[Saved entries]
Content starts

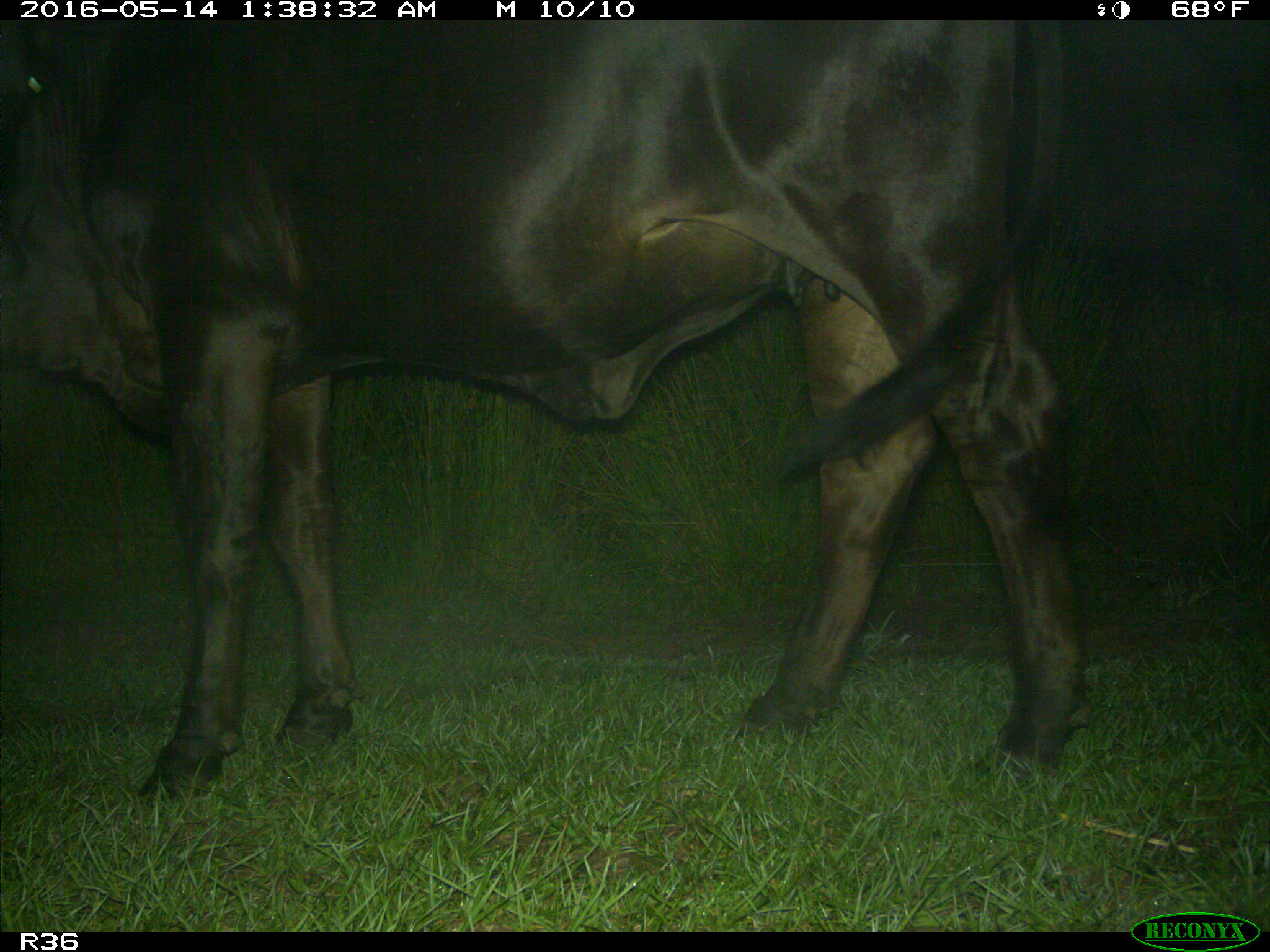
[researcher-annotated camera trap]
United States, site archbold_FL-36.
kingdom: Animalia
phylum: Chordata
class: Mammalia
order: Artiodactyla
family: Bovidae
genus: Bos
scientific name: Bos taurus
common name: domestic cow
Bos taurus (domestic cow).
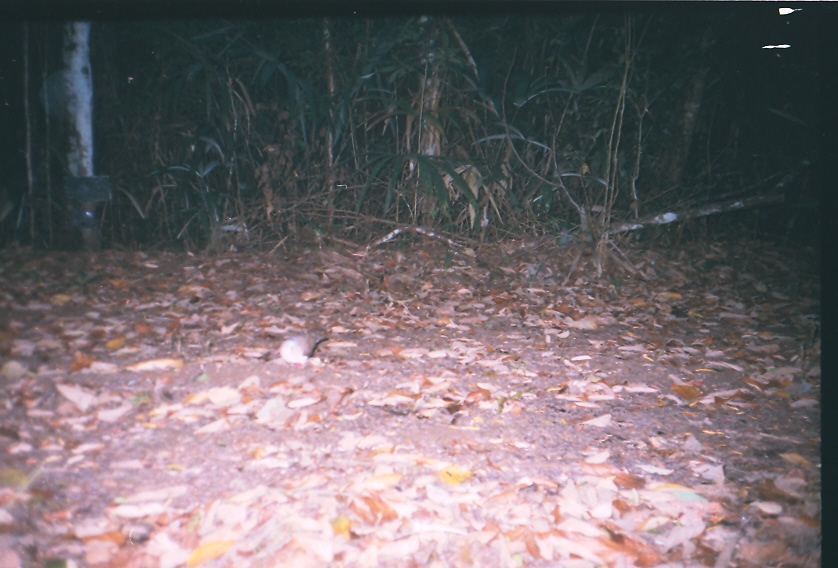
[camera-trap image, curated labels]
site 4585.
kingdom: Animalia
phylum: Chordata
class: Aves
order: Columbiformes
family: Columbidae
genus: Leptotila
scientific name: Leptotila verreauxi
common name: white-tipped dove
Leptotila verreauxi (white-tipped dove).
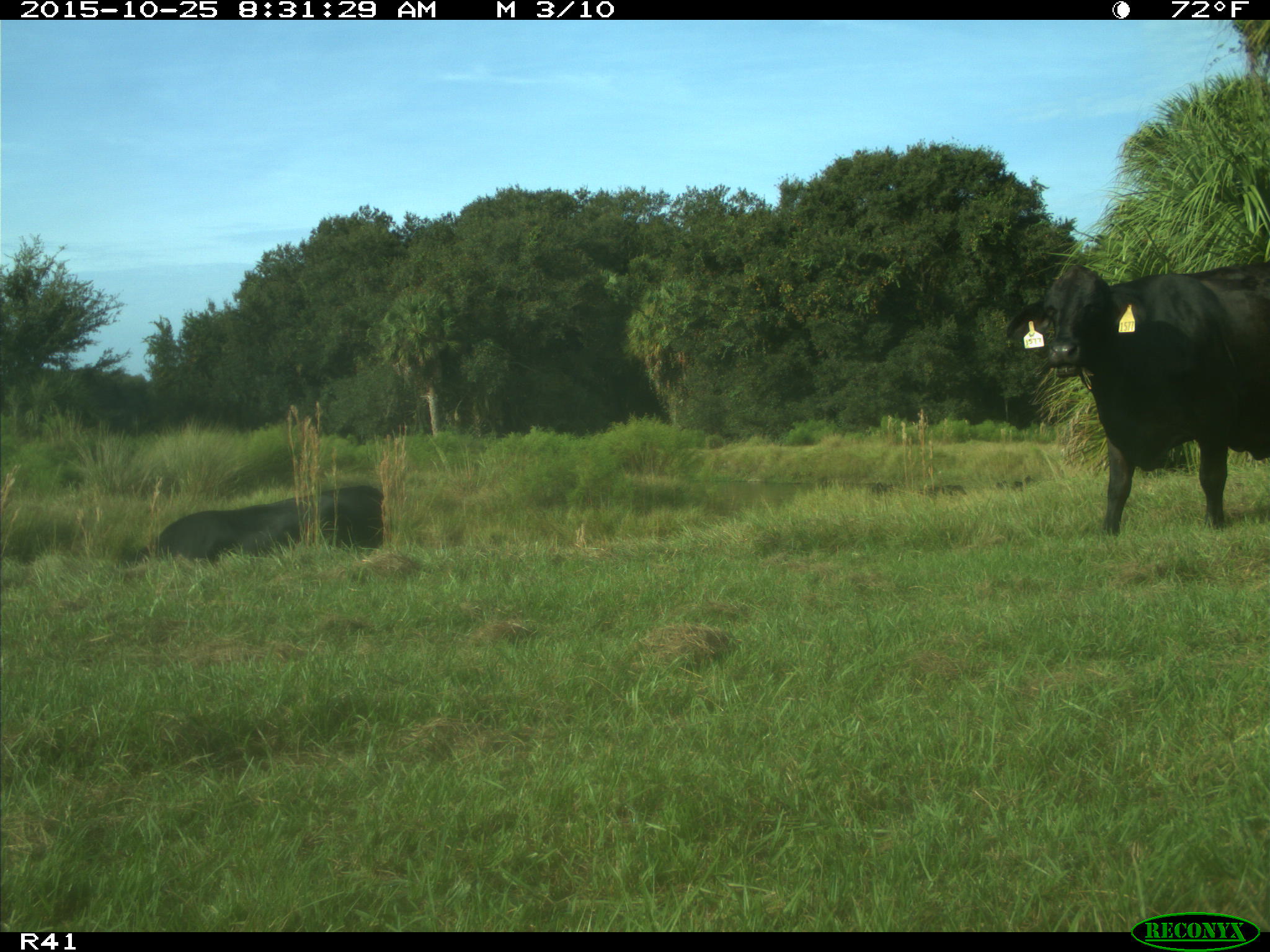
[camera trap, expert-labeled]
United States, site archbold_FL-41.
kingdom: Animalia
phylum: Chordata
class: Mammalia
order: Artiodactyla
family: Bovidae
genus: Bos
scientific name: Bos taurus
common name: domestic cow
Bos taurus (domestic cow).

Content ends

• Exercise details
Your reply must be one number, namely the count of lines above that hold the string "camera".

• Result of the exercise
3